Il cielo cominciò a coprirsi, nel pomeriggio, dapprima una foschia bianca, poi nuvole più dense, e la temperatura cominciò a calare. Perfino in quella tana dove non spirava vento fu troppo freddo per restare immobili. Fummo costretti a muoverci, eppure, verso il tramonto, fui colto dai brividi e sussulti, simili a quelli che avevo conosciuto nel camion-prigione, attraverso Orgoreyn. L'oscurità pareva impiegare secoli e secoli a discendere. Nel crepuscolo azzurro, lasciammo il nostro riparo e, strisciando cautamente, nascondendoci sotto alberi e cespugli, risalimmo la collina, fino a quando non potemmo distinguere di nuovo la barriera del confine, una serie di punti fievoli lungo la neve pallida. Non c'erano luci, nulla si muoveva, non si udiva alcun suono. Lontano, a sud ovest, brillava lo scintillio giallo di una piccola città, qualche piccolo Villaggio Commensale di Orgoreyn, dove Estraven avrebbe potuto andare, con i suoi inaccettabili documenti d'identificazione, e avrebbe ottenuto almeno l'alloggio per una notte nella Prigione Commensale, o forse nella più vicina Fattoria Volontaria Commensale. Improvvisamente… là, all'ultimo momento, non prima… mi resi conto di quello che il mio egoismo e il silenzio di Estraven mi avevano tenuto nascosto, dove egli stesse andando e a che cosa andasse incontro.

Dissi:

— Therem… aspetta…

Ma lui era già partito, giù per la collina: uno sciatore prodigiosamente veloce, che questa volta non indugiava per aspettarmi. Sfrecciò veloce, descrivendo un'ampia curva, attraverso le ombre, sulla neve. Fuggiva da me, e andava direttamente verso i fucili delle guardie di frontiera. Penso che le guardie gridassero un avvertimento, o l'ordine di fermarsi, e una luce dovette accendersi da qualche parte, ma non ne sono sicuro; in ogni caso, lui non si fermò, ma discese come una freccia verso la barriera, e le guardie spararono, abbattendolo prima che egli potesse raggiungerla. Non usarono i paralizzatori sonici ma i fucili d'assalto, l'antica arma che spara una raffica di frammenti metallici. Spararono per ucciderlo. Stava morendo quando io lo raggiunsi, era disteso in maniera bizzarra, con il corpo scomposto, strappato dagli sci che sporgevano dalla neve, e il petto era squarciato dalla raffica mortale.
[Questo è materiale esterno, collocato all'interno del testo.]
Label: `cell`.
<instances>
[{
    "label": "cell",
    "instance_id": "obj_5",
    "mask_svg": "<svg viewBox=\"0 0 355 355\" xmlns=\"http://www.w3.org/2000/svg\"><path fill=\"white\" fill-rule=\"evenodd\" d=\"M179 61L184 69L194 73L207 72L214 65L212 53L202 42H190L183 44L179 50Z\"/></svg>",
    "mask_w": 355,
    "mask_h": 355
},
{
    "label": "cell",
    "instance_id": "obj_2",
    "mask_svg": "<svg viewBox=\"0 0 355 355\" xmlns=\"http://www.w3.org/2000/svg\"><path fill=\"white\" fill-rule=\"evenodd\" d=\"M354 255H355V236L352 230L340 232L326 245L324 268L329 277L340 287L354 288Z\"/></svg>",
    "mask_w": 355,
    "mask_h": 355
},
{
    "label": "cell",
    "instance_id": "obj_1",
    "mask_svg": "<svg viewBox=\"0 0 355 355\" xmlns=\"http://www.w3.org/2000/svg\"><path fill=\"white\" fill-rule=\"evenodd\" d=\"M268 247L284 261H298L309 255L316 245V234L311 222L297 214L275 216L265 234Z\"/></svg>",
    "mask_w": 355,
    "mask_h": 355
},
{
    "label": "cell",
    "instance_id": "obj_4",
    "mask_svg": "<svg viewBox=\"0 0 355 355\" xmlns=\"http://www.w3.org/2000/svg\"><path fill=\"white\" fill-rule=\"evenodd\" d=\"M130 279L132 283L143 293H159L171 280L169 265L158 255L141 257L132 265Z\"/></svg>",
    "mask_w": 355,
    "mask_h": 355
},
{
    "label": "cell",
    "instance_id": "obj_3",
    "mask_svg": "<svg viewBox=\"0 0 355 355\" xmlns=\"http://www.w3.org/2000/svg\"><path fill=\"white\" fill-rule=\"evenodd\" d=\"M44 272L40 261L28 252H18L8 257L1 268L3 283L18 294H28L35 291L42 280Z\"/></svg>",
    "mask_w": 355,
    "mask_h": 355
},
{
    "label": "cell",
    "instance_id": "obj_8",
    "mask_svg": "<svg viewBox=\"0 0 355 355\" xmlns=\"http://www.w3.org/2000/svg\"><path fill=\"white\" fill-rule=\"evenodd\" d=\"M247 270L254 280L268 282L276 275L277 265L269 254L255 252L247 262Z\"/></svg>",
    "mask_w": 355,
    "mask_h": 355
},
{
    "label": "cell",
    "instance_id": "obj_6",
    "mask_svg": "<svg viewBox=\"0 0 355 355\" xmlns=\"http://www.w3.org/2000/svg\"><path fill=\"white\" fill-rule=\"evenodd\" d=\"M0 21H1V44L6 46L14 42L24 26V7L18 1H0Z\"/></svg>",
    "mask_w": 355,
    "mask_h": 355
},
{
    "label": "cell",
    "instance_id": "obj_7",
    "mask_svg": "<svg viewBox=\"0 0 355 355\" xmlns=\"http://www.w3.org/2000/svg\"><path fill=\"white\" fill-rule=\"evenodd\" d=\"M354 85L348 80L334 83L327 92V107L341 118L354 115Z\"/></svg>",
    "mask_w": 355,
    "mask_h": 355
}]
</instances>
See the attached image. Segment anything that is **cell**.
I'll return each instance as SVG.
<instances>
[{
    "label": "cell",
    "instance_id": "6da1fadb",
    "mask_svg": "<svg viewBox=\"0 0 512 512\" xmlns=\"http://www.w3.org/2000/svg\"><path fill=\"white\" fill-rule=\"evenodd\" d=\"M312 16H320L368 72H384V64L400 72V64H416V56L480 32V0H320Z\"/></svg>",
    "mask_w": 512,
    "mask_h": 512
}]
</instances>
Presi il suo capo tra le braccia e gli parlai, ma egli non mi rispose; solo in un modo rispose al mio amore per lui, gridando, nella distruzione e nel tumulto silenzioso della sua mente, un attimo prima che la conoscenza crollasse, nella lingua silenziosa del pensiero, una volta, chiaramente: «Arek!» E poi, nient'altro. Lo tenni stretto, rannicchiato là nella neve, mentre lui moriva. Mi lasciarono fare questo. Poi mi fecero alzare, e portarono via me da una parte, e lui dall'altra, io per andare in prigione, e lui nelle tenebre.